■ EXERCISE MATERIALS
= = = =
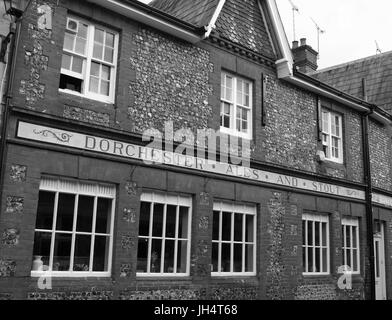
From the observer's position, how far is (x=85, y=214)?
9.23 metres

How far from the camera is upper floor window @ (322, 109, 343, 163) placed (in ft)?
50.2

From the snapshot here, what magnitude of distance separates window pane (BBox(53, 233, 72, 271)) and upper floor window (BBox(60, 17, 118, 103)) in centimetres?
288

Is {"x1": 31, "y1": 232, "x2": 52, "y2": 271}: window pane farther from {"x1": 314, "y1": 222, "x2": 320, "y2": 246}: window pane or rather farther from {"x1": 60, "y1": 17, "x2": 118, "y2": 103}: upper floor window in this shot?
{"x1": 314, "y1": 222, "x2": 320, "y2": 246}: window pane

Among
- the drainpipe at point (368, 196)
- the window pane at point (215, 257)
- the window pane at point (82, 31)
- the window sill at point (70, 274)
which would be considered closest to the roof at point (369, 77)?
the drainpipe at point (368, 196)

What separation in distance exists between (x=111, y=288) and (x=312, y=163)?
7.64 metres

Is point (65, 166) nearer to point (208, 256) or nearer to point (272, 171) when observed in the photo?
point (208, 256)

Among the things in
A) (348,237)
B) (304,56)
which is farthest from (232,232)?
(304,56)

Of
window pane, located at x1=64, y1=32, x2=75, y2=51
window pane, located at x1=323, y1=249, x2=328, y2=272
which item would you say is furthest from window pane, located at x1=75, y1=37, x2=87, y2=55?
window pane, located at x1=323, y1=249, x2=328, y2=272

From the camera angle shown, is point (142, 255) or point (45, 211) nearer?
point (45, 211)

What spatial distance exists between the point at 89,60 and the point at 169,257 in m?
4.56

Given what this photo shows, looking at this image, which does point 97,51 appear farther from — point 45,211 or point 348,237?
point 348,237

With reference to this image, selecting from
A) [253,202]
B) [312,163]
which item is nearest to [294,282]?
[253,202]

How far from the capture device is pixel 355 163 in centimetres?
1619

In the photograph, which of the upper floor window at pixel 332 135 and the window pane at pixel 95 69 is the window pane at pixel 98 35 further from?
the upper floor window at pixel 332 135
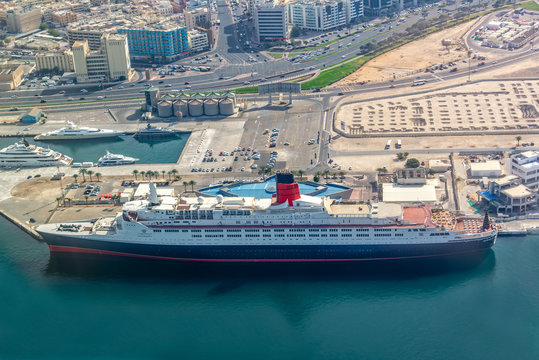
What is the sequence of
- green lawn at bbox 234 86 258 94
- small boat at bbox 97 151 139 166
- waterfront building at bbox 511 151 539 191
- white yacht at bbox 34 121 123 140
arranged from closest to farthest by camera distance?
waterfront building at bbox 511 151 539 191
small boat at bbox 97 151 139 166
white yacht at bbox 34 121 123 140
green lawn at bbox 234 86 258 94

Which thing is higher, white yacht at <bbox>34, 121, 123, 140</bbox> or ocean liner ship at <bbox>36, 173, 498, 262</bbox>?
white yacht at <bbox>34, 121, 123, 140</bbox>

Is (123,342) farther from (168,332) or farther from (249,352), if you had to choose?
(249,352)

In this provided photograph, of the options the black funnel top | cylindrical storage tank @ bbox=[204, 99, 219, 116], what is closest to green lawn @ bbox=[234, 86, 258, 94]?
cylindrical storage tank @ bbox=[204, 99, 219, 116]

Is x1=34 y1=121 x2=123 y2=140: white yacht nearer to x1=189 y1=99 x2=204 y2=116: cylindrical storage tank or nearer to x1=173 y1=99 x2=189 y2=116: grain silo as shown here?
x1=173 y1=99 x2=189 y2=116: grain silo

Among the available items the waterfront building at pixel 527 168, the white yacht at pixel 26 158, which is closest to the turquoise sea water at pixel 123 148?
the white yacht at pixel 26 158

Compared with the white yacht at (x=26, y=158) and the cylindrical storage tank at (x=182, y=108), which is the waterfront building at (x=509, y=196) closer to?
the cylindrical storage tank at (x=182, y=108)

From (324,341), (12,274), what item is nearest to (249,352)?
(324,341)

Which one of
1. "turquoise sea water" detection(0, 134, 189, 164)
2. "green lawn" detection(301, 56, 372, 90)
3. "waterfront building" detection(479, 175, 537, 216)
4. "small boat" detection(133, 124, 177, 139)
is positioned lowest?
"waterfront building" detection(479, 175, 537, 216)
= = = =
■ TASK STATEMENT
Leave out the pictures and output every record above precisely as given.

■ FULL ANSWER
From the observer's position, how far is (x=85, y=214)?
9.23 metres

How far from the camera is upper floor window @ (322, 109, 343, 163) placed (in ft)?
50.2

From the snapshot here, what magnitude of distance separates window pane (BBox(53, 233, 72, 271)) and upper floor window (BBox(60, 17, 118, 103)) in centimetres?
288

Is {"x1": 31, "y1": 232, "x2": 52, "y2": 271}: window pane farther from {"x1": 314, "y1": 222, "x2": 320, "y2": 246}: window pane or rather farther from {"x1": 60, "y1": 17, "x2": 118, "y2": 103}: upper floor window in this shot?
{"x1": 314, "y1": 222, "x2": 320, "y2": 246}: window pane

Among
- the drainpipe at point (368, 196)
- the window pane at point (215, 257)
- the window pane at point (82, 31)
- the window sill at point (70, 274)
which would be considered closest to the roof at point (369, 77)?
the drainpipe at point (368, 196)

What separation in distance exists between (x=111, y=288) and (x=312, y=163)?
7.64 metres

Is point (65, 166) nearer to point (208, 256) or nearer to point (272, 171) when observed in the photo?
point (208, 256)

Among the things in
A) (348,237)
B) (304,56)
which is farthest from (232,232)?
(304,56)

Of
window pane, located at x1=64, y1=32, x2=75, y2=51
window pane, located at x1=323, y1=249, x2=328, y2=272
which item would you say is furthest from window pane, located at x1=75, y1=37, x2=87, y2=55?
window pane, located at x1=323, y1=249, x2=328, y2=272

From the camera angle shown, is point (142, 255) or point (45, 211) nearer?
point (45, 211)

What spatial distance exists between the point at 89,60 and the point at 169,257 in m?
4.56

Given what this photo shows, looking at this image, which does point 97,51 appear farther from — point 45,211 or point 348,237?
point 348,237

With reference to this image, selecting from
A) [253,202]
B) [312,163]
which item is nearest to [294,282]?
[253,202]

How far from the capture device is pixel 355 163 in centimetres?
1619

In the photograph, which of the upper floor window at pixel 332 135 and the window pane at pixel 95 69 is the window pane at pixel 98 35 further from?
the upper floor window at pixel 332 135
What is the sequence of
- green lawn at bbox 234 86 258 94
- small boat at bbox 97 151 139 166
- waterfront building at bbox 511 151 539 191
- white yacht at bbox 34 121 123 140
arranged from closest to farthest by camera distance?
waterfront building at bbox 511 151 539 191
small boat at bbox 97 151 139 166
white yacht at bbox 34 121 123 140
green lawn at bbox 234 86 258 94

Which thing is higher, white yacht at <bbox>34, 121, 123, 140</bbox> or ocean liner ship at <bbox>36, 173, 498, 262</bbox>?
white yacht at <bbox>34, 121, 123, 140</bbox>

Is (123,342) farther from (168,332) or farther from (249,352), if you had to choose?
(249,352)

In this provided photograph, of the options the black funnel top | cylindrical storage tank @ bbox=[204, 99, 219, 116], what is closest to green lawn @ bbox=[234, 86, 258, 94]?
cylindrical storage tank @ bbox=[204, 99, 219, 116]

Is x1=34 y1=121 x2=123 y2=140: white yacht nearer to x1=189 y1=99 x2=204 y2=116: cylindrical storage tank or nearer to x1=173 y1=99 x2=189 y2=116: grain silo as shown here?
x1=173 y1=99 x2=189 y2=116: grain silo

Among the available items the waterfront building at pixel 527 168, the white yacht at pixel 26 158, which is closest to the turquoise sea water at pixel 123 148?
the white yacht at pixel 26 158

Compared with the white yacht at (x=26, y=158) and the cylindrical storage tank at (x=182, y=108), which is the waterfront building at (x=509, y=196) closer to?
the cylindrical storage tank at (x=182, y=108)

From (324,341), (12,274), what item is nearest to (249,352)?
(324,341)

Which one of
1. "turquoise sea water" detection(0, 134, 189, 164)
2. "green lawn" detection(301, 56, 372, 90)
3. "waterfront building" detection(479, 175, 537, 216)
4. "small boat" detection(133, 124, 177, 139)
is positioned lowest?
"waterfront building" detection(479, 175, 537, 216)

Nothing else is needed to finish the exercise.